» **QUELLE**:
^^^^^^^^^^^^^^^^
# Windows 7: Umschalten Headset-Lautsprecher



## brennmeister0815 (24. März 2010)

Hallo,
bin vor kurzem von WinXP Prof. 32-Bit auf Win7 Prof. 64-Bit umgestiegen, soweit alles prima.
Nun habe ich das Problem, dass ich sowohl ein Stereo-Lautsprecher-Set (3,5 mm *Klinke*) nutze, als auch für Skype ein Logitech *USB* Headset H330. Es lässt sich die Audiowiedergabe nur in der Systemsteuerung hin- und herschalten, entweder Brüllwürfel _oder_ Headset. Das ist umständlich _und_ alles andere als praktisch!
Es muss doch eine Möglichkeit geben, wie es einfacher geht, Verknüpfung auf dem Desktop oder ähnliches...
 Hilfe ! 
 Danke!


----------



## brennmeister0815 (25. März 2010)

Halooooo... 
Der Thread ist nach wie vor aktuell! Freue mich auf Tipps, Tricks und  Anregungen 
Danke!


----------



## feivel (25. März 2010)

du könntest dir vielleicht von der audiosteuerung eine verknüpfung legen, wär ein schritt näher an deiner lösung ,)


----------



## Jens23 (25. März 2010)

das mit der verknüpfung wäre die einzige möglichkeit die mir auch einfallen würde. ne andere möglichkeit wir es da warscheinlich nicht geben daran hat MS nun mal nicht gedacht.


----------



## brennmeister0815 (25. März 2010)

Ahhhh, Verknüpfung- sehr schön 
Aber- wie erstelle ich diese unter Win 7?!  Hm, vielleicht eine DAU-Frage, dennoch bitte eine "Anleitung"...
  
Danke!


----------



## mcflops (25. März 2010)

hmm du könntest auch einfach unten neben der uhr auf des lautsprecher symbol rechtsklicken und dann auf wiedergabegeräte klicken !


----------



## brennmeister0815 (26. März 2010)

O.K., auf das Lautsprechersymbol klicken... 
Alternativ, wie funzt das mit der Verknüpfung auf den Desktop? 
Tank-schön !


----------



## feivel (26. März 2010)

Rechtsklick auf das Menü -> Verknüpfung auf Desktop erstellen


----------



## brennmeister0815 (26. März 2010)

feivel schrieb:


> Rechtsklick auf das Menü -> Verknüpfung auf Desktop erstellen


Ahhh, danke !! 
Win7 Prof. 64-Bit gefällt mir immer besser...


----------



## feivel (27. März 2010)

das ging aber schon zu windows 2000 und früher zeiten..aber keine ursache


----------



## brennmeister0815 (27. März 2010)

feivel schrieb:


> das ging aber schon zu windows 2000 und früher zeiten..aber keine ursache


...ähm, da hatte ich noch kein Headset und nutzte Skype...
_Das_ ist die 'Ursache' 
Aber im Ernst:  Danke für die Tipps !!


----------
^^^^^^^^^^^^^^^^
» **BEREITGESTELLTES MATERIAL**:
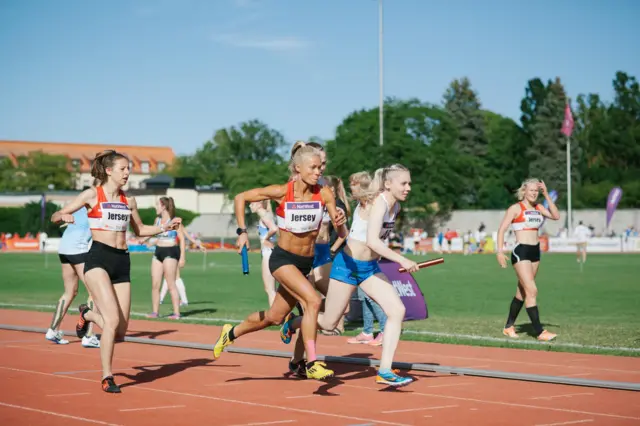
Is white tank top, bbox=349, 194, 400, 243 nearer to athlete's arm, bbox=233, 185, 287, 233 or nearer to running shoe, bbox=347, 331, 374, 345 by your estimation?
athlete's arm, bbox=233, 185, 287, 233

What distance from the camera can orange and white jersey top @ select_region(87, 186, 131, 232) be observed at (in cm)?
944

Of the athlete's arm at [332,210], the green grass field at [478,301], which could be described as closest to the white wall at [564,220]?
the green grass field at [478,301]

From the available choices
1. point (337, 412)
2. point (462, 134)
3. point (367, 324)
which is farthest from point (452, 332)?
point (462, 134)

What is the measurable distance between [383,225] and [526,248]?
15.9ft

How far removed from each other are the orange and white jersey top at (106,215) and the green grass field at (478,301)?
5.48m

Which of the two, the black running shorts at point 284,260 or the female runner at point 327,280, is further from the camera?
the female runner at point 327,280

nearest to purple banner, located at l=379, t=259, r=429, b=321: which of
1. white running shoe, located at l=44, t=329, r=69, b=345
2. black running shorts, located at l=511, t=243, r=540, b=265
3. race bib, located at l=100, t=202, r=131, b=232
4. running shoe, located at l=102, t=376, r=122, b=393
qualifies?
black running shorts, located at l=511, t=243, r=540, b=265

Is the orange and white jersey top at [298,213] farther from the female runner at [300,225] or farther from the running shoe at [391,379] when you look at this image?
the running shoe at [391,379]

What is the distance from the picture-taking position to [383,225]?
939cm

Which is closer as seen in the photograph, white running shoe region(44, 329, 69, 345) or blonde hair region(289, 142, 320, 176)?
blonde hair region(289, 142, 320, 176)

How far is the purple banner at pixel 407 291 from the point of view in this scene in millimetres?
15508

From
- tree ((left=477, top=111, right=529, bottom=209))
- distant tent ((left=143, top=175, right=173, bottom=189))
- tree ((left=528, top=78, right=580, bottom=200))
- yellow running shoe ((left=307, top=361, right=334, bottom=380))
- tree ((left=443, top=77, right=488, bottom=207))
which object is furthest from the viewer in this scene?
distant tent ((left=143, top=175, right=173, bottom=189))

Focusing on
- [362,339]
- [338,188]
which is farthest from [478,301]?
[338,188]

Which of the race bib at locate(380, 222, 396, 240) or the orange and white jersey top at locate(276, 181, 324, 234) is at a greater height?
the orange and white jersey top at locate(276, 181, 324, 234)
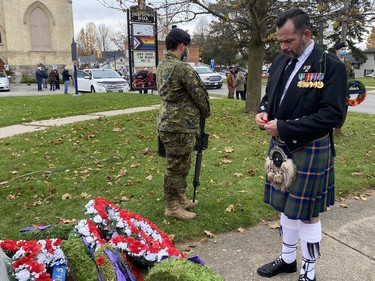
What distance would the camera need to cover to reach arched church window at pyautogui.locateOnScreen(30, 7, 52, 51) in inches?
1683

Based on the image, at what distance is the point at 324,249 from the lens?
11.2 feet

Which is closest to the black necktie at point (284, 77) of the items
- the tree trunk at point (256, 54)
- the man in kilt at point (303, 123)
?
the man in kilt at point (303, 123)

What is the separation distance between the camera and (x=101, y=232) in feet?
9.01

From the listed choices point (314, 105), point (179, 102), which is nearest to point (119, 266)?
point (314, 105)

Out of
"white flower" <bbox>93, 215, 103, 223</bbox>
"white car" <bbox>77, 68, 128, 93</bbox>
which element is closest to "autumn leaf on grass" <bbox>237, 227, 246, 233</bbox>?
"white flower" <bbox>93, 215, 103, 223</bbox>

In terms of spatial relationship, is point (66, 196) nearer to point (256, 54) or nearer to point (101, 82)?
point (256, 54)

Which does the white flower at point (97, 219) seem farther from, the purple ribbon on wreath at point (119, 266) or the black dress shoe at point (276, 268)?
the black dress shoe at point (276, 268)

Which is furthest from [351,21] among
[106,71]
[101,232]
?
[106,71]

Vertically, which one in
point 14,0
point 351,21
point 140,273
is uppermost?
point 14,0

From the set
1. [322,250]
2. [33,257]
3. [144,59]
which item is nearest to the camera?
[33,257]

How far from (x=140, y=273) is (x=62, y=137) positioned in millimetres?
5660

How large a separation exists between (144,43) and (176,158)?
12.5 metres

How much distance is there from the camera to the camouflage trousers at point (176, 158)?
12.0 ft

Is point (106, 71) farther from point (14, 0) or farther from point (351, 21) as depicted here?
point (14, 0)
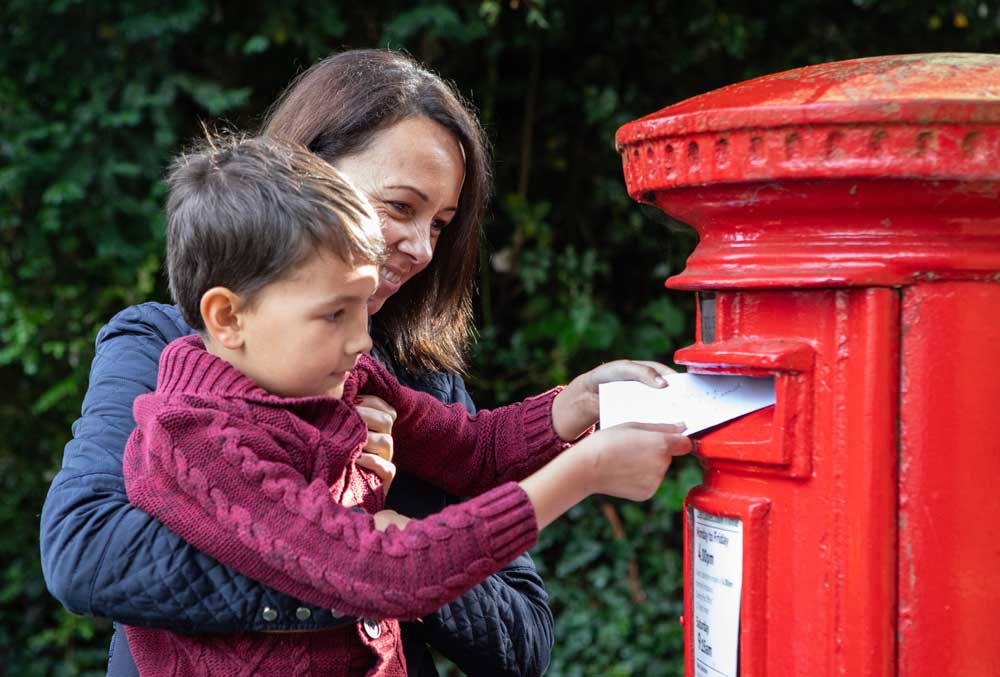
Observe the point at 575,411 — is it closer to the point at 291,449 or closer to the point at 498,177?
the point at 291,449

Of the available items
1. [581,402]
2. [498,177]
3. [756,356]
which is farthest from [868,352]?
[498,177]

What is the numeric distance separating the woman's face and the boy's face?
0.34 m

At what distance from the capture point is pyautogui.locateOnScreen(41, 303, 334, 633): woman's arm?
1.23 m

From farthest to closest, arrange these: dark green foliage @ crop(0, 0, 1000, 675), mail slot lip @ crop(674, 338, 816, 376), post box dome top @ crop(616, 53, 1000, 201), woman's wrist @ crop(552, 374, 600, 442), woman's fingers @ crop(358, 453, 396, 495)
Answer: dark green foliage @ crop(0, 0, 1000, 675) → woman's wrist @ crop(552, 374, 600, 442) → woman's fingers @ crop(358, 453, 396, 495) → mail slot lip @ crop(674, 338, 816, 376) → post box dome top @ crop(616, 53, 1000, 201)

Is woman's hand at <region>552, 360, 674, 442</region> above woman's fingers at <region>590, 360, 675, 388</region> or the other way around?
the other way around

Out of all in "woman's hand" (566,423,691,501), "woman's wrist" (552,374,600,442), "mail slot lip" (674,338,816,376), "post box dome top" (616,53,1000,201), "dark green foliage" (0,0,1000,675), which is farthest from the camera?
"dark green foliage" (0,0,1000,675)

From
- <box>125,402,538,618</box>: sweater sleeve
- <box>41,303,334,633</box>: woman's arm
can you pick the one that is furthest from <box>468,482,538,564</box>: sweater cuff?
<box>41,303,334,633</box>: woman's arm

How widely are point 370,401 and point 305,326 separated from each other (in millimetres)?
268

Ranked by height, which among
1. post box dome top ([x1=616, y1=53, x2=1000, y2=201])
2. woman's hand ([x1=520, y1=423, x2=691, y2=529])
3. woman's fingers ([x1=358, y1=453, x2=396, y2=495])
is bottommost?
woman's fingers ([x1=358, y1=453, x2=396, y2=495])

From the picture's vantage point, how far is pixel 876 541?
44.0 inches

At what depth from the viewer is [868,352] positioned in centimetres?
111

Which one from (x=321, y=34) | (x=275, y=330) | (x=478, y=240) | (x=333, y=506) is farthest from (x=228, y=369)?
(x=321, y=34)

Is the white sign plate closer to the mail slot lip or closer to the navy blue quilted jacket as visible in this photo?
the mail slot lip

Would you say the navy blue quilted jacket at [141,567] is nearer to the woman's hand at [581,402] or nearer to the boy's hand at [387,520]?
the boy's hand at [387,520]
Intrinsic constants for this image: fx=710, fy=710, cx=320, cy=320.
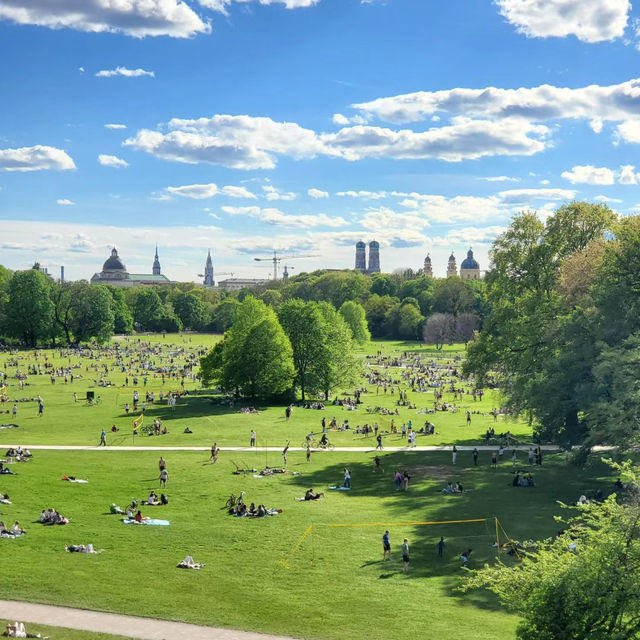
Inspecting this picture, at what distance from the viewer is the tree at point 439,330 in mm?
125312

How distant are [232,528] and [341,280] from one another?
5764 inches

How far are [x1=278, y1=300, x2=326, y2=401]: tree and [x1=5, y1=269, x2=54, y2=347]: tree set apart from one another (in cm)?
6156

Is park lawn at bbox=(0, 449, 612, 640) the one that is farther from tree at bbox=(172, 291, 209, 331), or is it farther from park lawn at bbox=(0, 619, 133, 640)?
tree at bbox=(172, 291, 209, 331)

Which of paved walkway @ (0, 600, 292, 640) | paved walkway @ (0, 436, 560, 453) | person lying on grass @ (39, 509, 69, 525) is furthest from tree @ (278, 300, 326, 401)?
paved walkway @ (0, 600, 292, 640)

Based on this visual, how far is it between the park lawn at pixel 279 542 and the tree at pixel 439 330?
86711 millimetres

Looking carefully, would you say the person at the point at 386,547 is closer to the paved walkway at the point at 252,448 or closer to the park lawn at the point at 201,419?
the paved walkway at the point at 252,448

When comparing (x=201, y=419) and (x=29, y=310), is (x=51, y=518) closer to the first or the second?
(x=201, y=419)

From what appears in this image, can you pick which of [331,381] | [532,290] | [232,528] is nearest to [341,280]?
[331,381]

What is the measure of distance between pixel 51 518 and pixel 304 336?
40095 millimetres

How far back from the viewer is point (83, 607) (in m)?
19.0

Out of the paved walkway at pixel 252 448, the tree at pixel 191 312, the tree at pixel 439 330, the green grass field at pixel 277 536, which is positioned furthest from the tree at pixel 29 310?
the paved walkway at pixel 252 448

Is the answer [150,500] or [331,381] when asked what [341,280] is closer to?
[331,381]

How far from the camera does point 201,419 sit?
51719 mm

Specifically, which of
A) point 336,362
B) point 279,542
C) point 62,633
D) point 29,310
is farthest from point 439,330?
point 62,633
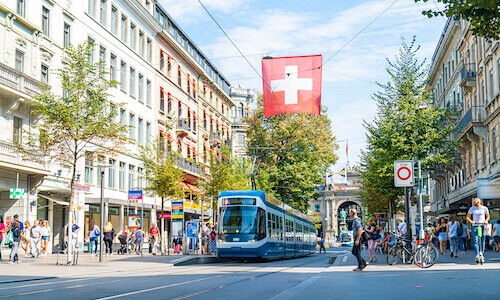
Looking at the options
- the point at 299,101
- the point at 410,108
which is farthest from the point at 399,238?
the point at 410,108

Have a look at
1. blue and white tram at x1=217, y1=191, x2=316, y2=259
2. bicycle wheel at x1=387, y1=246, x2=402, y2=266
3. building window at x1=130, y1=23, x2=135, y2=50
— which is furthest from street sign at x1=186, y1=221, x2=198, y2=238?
building window at x1=130, y1=23, x2=135, y2=50

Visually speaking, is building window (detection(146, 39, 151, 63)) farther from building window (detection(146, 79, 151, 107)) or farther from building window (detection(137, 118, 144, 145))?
building window (detection(137, 118, 144, 145))

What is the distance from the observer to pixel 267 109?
21.3 m

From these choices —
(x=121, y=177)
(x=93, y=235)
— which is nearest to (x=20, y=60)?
(x=93, y=235)

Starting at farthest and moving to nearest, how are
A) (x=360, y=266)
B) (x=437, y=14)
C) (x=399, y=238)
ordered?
(x=399, y=238) → (x=360, y=266) → (x=437, y=14)

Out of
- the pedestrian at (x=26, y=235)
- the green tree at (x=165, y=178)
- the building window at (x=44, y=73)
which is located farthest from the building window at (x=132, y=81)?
the pedestrian at (x=26, y=235)

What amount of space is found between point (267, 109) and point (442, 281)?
34.5ft

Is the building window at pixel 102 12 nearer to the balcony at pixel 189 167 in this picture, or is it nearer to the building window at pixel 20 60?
the building window at pixel 20 60

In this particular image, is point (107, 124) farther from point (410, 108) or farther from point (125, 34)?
point (125, 34)

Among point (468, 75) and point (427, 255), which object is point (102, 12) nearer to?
point (468, 75)

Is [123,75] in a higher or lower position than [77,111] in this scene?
higher

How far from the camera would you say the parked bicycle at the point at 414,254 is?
16.9 meters

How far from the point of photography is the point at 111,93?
1661 inches

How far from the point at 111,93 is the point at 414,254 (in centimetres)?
2880
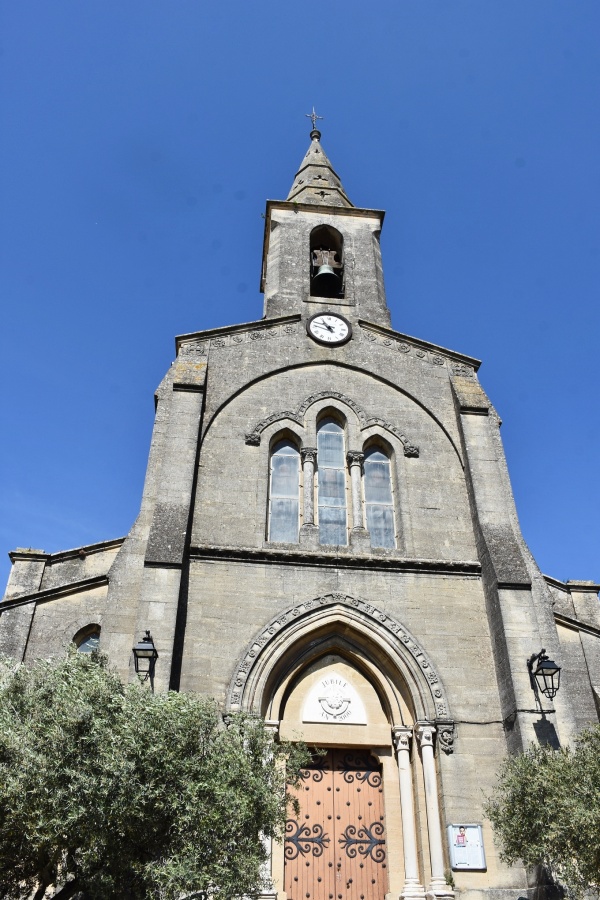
^^^^^^^^^^^^^^^^
» **ZIEL**: Schreibe bitte den Abschnitt der Quelle von „## brennmeister0815 (24.“ bis einschließlich „Desktop oder ähnliches...“ wortgetreu ab. Die Datensätze spielen hierfür keine Rolle.

» **ANTWORT**:
## brennmeister0815 (24. März 2010)

Hallo,
bin vor kurzem von WinXP Prof. 32-Bit auf Win7 Prof. 64-Bit umgestiegen, soweit alles prima.
Nun habe ich das Problem, dass ich sowohl ein Stereo-Lautsprecher-Set (3,5 mm *Klinke*) nutze, als auch für Skype ein Logitech *USB* Headset H330. Es lässt sich die Audiowiedergabe nur in der Systemsteuerung hin- und herschalten, entweder Brüllwürfel _oder_ Headset. Das ist umständlich _und_ alles andere als praktisch!
Es muss doch eine Möglichkeit geben, wie es einfacher geht, Verknüpfung auf dem Desktop oder ähnliches...